A court in Tajikistan has ordered new linguistic forensics into a video statement by a noted mixed-martial-arts (MMA) fighter from the Gorno-Badakhshan Autonomous Region (GBAO), Radio Liberty’s Tajik Service reported on March 30. 

The court's decision was reportedly announced as the trial of Chorshanbe Chorshanbiyev, who is charged with making online calls for forced change of the Central Asian country's constitutional order, resumed inside a detention center in Dushanbe on March 29.

The charge against the athlete and blogger stems from a video statement he made in the wake of violent protests in GBAO’s capital, Khorog, which broke out in November 2021 after security forces fatally wounded a local man wanted on charges of kidnapping.

In his video statement, Chorshanbiyev condemned the actions of security forces that led to the death of the man and called on Tajiks "and all the peoples of the country to rise against injustice, unjust deaths of innocent people."

The court decided to send Chorshanbiyev's video statement for additional linguistic studies after expert Yelizaveta Koltunova of the Institute of Linguistics and Journalism in the Russian city of Nizhny Novgorod testified that Chorshanbiyev's statement did not contain any “psychosocial or linguistic elements of calls for violence, including disruption of the foundations of the society and state.”

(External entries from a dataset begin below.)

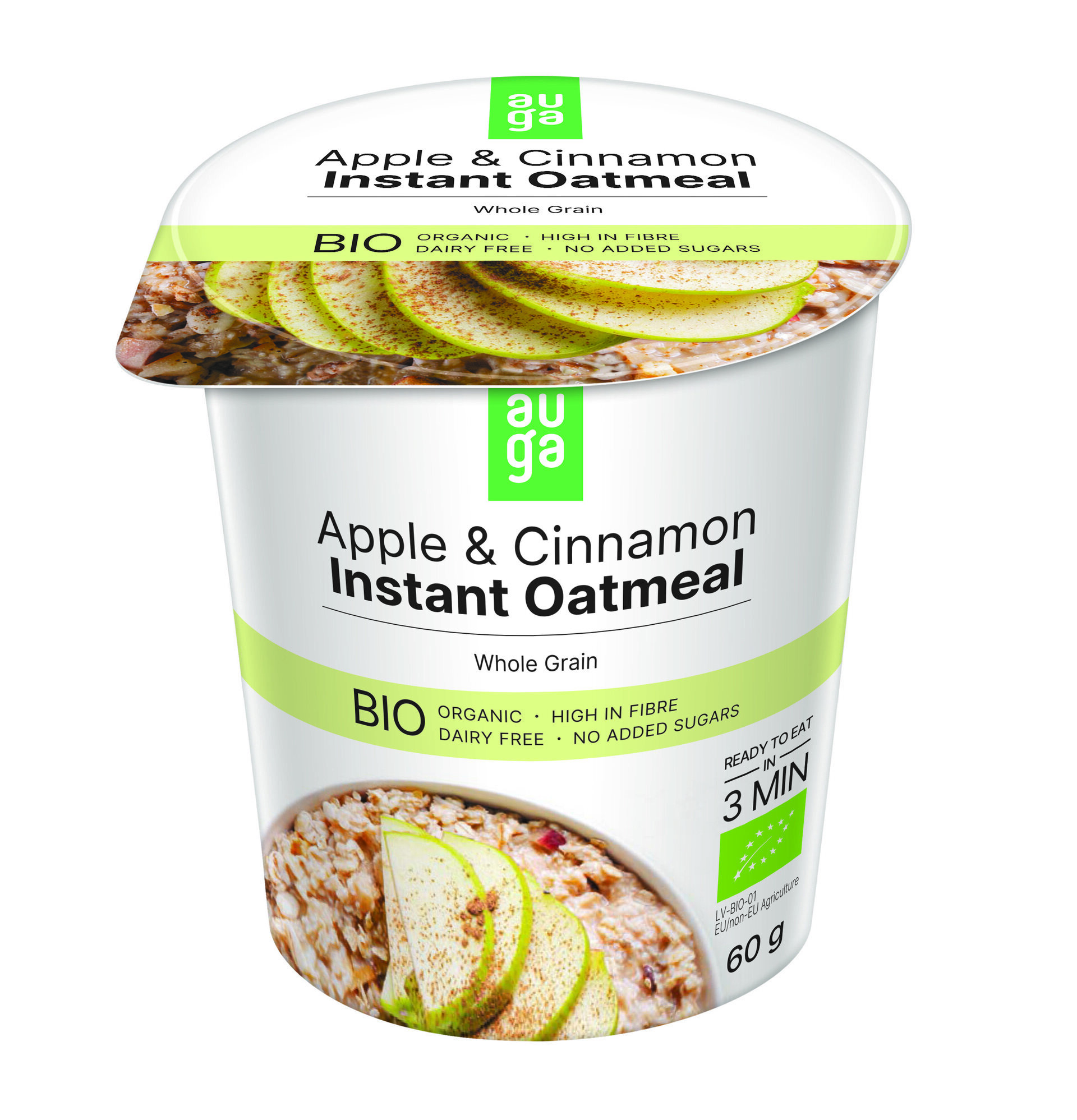 AUGA ORGANIC oatmeal with apples and cinnamon 60g expirace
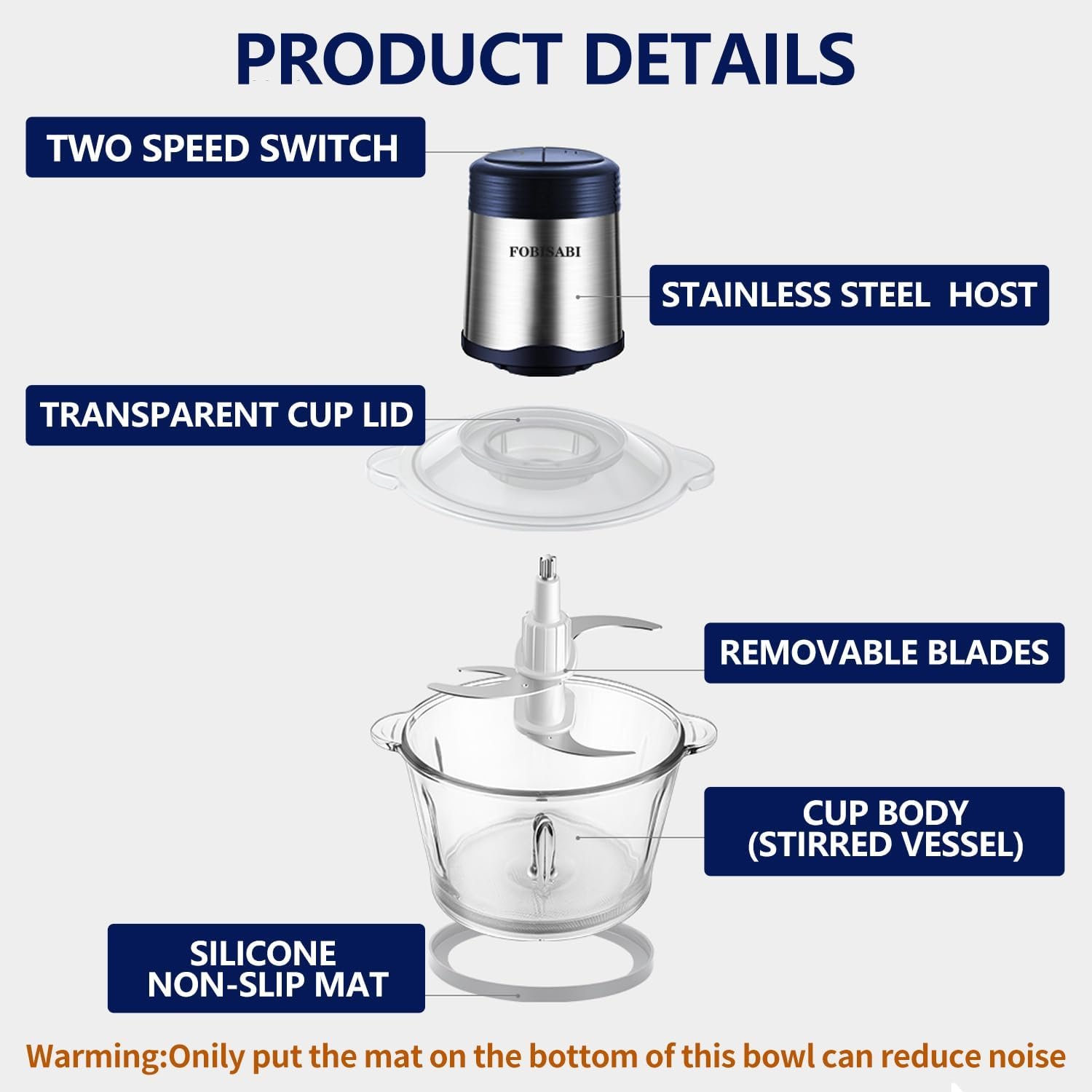 Food Processor- Electric Meat Grinder and Food Chopper With 2 Bowls (8 Cup+ 8 Cup) with Powerful 300W Copper Motor- Includes 2 Sets of Bi-Level Blades for Meat Vegetables Fruits and Baby Food (Blue) - Image 8
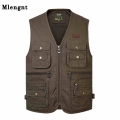 Newest Cotton Multi Pocket Fishing Vest Men Camping Climbing Waistcoat Photography Travel Sleeveless Jacket with Many Pocket 5XL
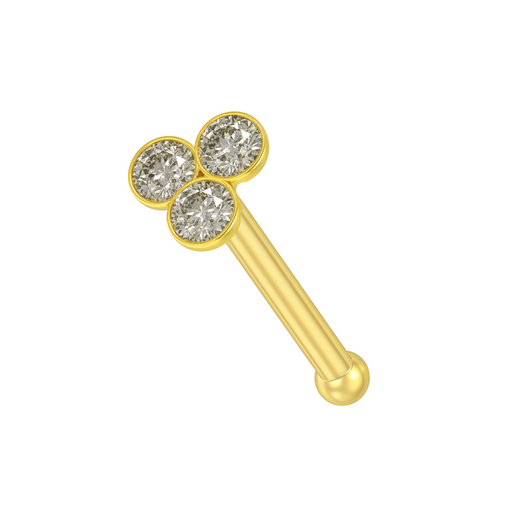9K Gold Triple Stone Nose Bone - Monster Piercing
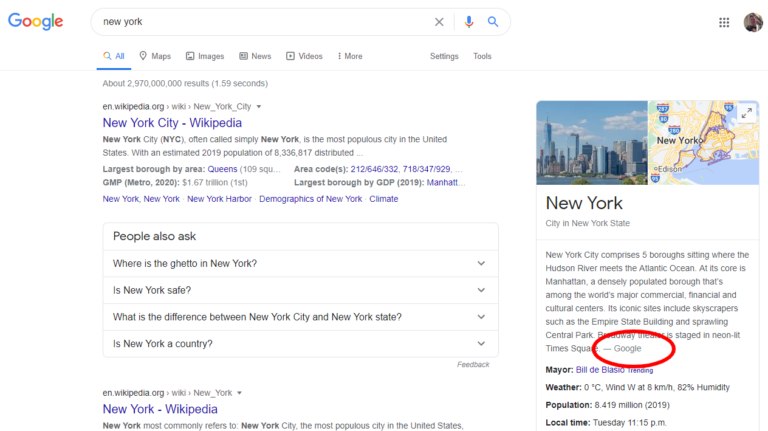 Google: New York SERP example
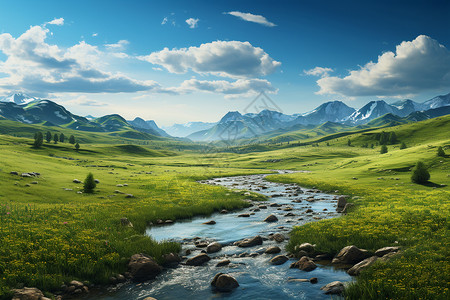 美丽山谷的绝美风景画背景图片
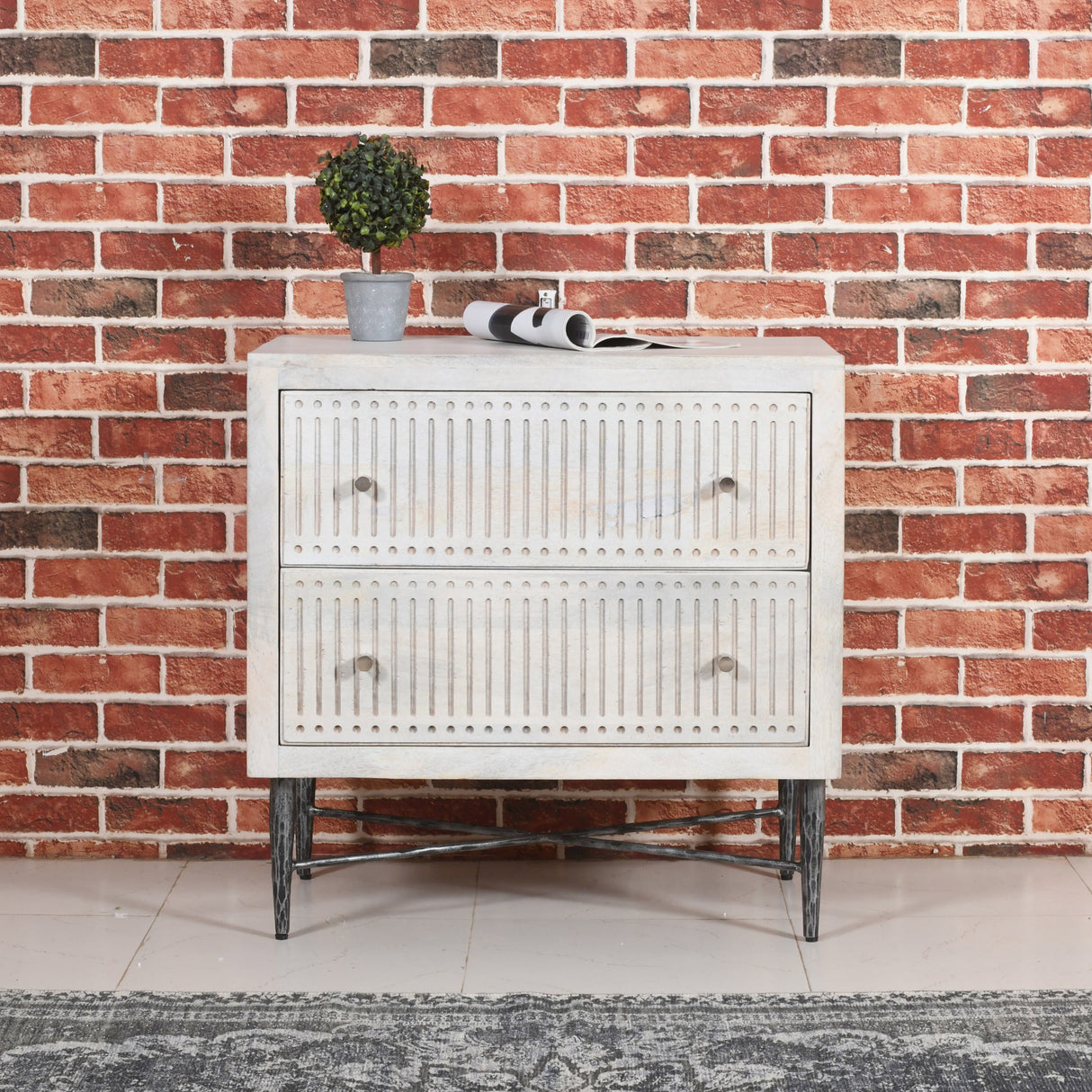 28" Brushed Ivory Two Drawer Nightstand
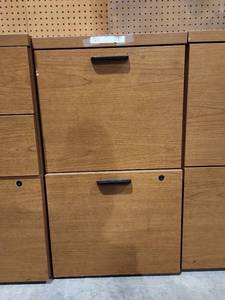 lot 47216 image: 2 Drawer Wood Filing Cabinet with Black Handles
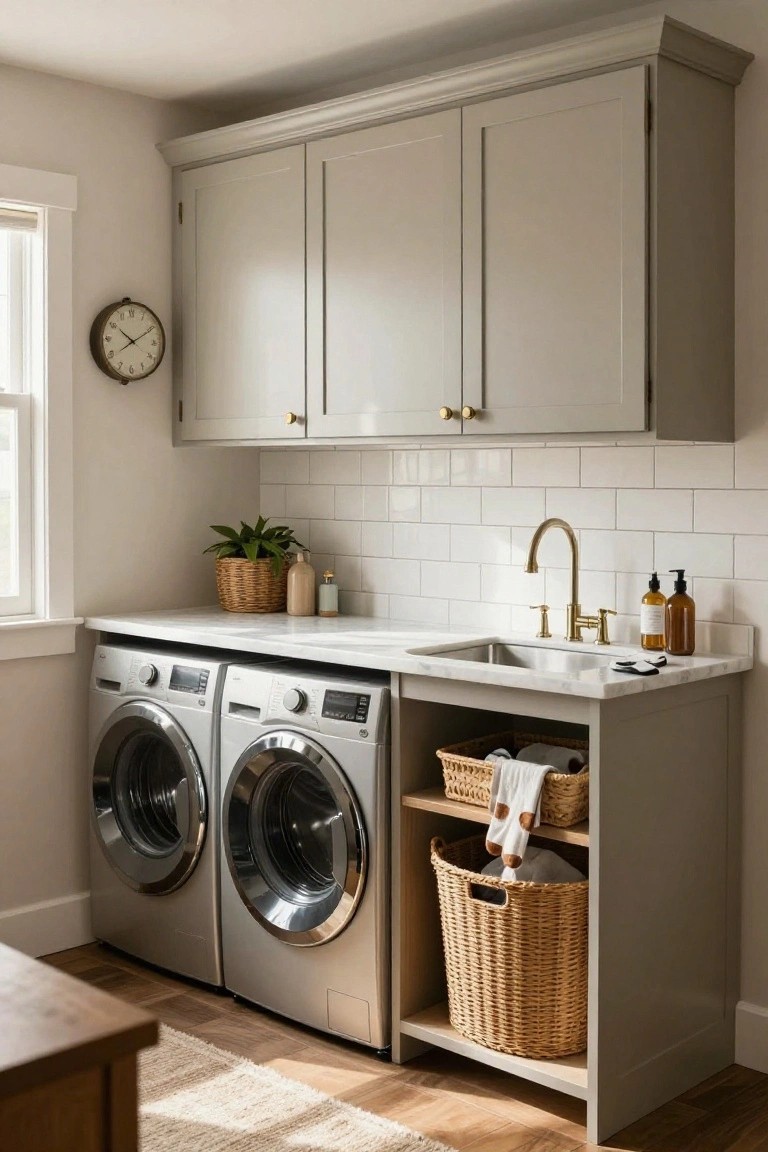 A laundry room featuring two front-loading washers, upper gray cabinets, a marble countertop with sink and faucet, and open lower shelves holding wicker baskets.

Chorshanbiyev, 26, a Tajik national, was deported late last year from Russia where he had lived for many years, after he was caught speeding by Moscow police.  Upon arrival in Tajikistan on December 30, however, he was taken into custody.  This sequence of events has sparked suspicions that the deportation was effected at the request of the Tajik authorities.

If convicted, Chorshanbiyev could face up to 15 years in prison.